Bilinçli bir insan, ürettiği alanda derinlemesine araştırma yaparak, kendini o konuda geliştirebilir. Başarılı bir üretici istediği ilgi duyduğu konuda kanalize olduktan sonra uygun öğrenme yöntemleriyle yol almaya başlar. Bu süreçte kaynakları inceleyerek kendinden bir şeyler ekler. İşte bu noktada, gerçek anlamda üretmenin ve kişisel farkındalığın ortaya çıkması mümkün olur. Bu sürecin sanatla bağlantısını daha iyi anlamak için geçtiğimiz günlerde okuduğum ilginç bir örneği paylaşmak istiyorum. Ünlü bir ressama, “Tablonuza yapılan yorumları anlamıyorum, Eserlerinizi anlamlandıramıyorum. Neden net resimler yapmıyorsunuz?” şeklinde eleştiri yapılmış. Ressam, dikkatle eleştiriyi dinlemiş etrafına bir süre bakınmış. Eleştirilen ortamda tavukların buğday gagaladığını fark etmiş ve yere bir buğday tanesi çizmiş. Buğdayı gerçek zanneden tavuklar, ressamın çizdiği buğdayı gagalamaya başlamış. Eleştiri yapan kişi “İşte, bu kadar net yapabiliyorsunuz, o zaman neden çizimleriniz belirsiz?” diye sormuş eleştirmen. Ressam ise gülümseyerek, “Eserlerimi tavuklar için değil, insanlar için çiziyorum” demiş. Okuduğumda çok hoşuma gitmişti. Çünkü bu örnek, sanatın sadece teknik doğruluğa ve tek düze olmaya dayalı olmadığını, aynı zamanda duygulara hitap etmesi gerektiğini gösterdiğine dair aklımda yer etti.

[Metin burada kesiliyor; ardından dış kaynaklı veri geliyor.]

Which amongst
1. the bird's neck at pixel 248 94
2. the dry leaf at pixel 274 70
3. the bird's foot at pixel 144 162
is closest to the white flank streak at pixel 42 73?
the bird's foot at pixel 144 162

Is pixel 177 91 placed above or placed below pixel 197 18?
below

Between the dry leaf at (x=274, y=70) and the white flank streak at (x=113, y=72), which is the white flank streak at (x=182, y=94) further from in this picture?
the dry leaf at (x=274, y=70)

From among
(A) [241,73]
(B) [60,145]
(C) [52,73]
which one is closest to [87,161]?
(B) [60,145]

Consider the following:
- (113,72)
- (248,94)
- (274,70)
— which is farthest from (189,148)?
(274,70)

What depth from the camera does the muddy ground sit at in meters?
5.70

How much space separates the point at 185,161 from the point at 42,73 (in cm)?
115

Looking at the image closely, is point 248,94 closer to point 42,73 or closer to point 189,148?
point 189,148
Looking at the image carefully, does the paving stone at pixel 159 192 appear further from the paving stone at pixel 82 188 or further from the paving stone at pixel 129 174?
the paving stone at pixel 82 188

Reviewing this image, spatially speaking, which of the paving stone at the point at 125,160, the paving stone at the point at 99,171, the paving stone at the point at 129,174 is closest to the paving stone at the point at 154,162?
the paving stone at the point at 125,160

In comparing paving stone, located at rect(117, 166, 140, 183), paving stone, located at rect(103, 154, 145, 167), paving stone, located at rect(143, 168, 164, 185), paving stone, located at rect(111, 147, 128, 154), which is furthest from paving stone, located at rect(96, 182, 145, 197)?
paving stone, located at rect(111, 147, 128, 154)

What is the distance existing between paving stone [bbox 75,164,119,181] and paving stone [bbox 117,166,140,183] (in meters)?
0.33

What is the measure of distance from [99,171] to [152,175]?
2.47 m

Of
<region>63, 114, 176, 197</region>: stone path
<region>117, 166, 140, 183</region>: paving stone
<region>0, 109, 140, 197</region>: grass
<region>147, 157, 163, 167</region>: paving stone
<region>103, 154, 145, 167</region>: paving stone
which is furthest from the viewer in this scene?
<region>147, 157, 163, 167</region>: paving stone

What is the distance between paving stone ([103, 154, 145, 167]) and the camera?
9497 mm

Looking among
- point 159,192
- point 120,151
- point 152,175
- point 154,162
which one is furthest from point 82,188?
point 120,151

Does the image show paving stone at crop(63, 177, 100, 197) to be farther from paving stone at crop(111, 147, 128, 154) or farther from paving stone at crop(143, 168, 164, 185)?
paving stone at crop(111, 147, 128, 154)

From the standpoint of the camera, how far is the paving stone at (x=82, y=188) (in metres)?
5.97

Başka bir konu ise Cemal Süreyya, Can Yücel, Orhan Veli Kanık gibi şairler, kendilerine özgün bir üslup geliştirerek kalıcı eserler ortaya koymuşlardır. Her biri, derin düşünceleri ve farklı bakış açısı ve anlatım dilleriyle eserlerini kaleme alarak kendine bir yer edinmiştir. Sanat, duygulara hitap ettiğinden daha büyük bir incelik ve ustalık gerektirir. Tıpkı roman, şiir, tiyatro ve resimde olduğu gibi, sanatçılar sadece kendi iç dünyalarına değil, dış dünyaya da açılmalıdır. Diğer üreticilerin eserlerinden ilham almalı, belki bir kelime, bir bakış açısı ya da imge onları derinden etkileyebilir. Ancak sanatçının bencil ve ben-merkeziyetçi düşüncelerden kaçınması gerekir, çünkü keskin bir ego hem sanatta hem de yaşamda zararlıdır.

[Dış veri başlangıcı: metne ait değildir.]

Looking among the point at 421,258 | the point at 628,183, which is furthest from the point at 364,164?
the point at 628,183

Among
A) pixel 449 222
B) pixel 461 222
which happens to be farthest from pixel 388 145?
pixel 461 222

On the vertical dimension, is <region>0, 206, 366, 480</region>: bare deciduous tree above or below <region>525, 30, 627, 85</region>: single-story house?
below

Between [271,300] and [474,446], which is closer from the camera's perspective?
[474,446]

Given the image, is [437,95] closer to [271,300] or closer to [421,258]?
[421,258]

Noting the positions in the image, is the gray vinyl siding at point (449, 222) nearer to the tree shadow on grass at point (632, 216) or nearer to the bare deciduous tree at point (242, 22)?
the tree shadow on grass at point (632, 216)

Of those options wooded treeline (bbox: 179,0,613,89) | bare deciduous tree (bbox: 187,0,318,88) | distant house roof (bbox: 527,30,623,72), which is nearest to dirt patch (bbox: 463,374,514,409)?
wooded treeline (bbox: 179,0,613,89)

Bir sanatçı, donanımını geliştirdikçe bakış açısı da genişler. Bu genişleme, ile geliştikçe ortaya çıkan eserlerde kendine has oluşu ile ve daha geniş kitlelere ulaşmasını sağlar. Bu süreç hem sanatçının kişisel hem de topluma katkı sunma sorumluluğunu oluşturur. Sanat paylaşarak gelişir, birbirimizden ilham alarak ilerleriz. Hem sanatta hem yaşamda en büyük güç, birlikte ilerlemekte ve insanlığa fayda sağlamaktadır.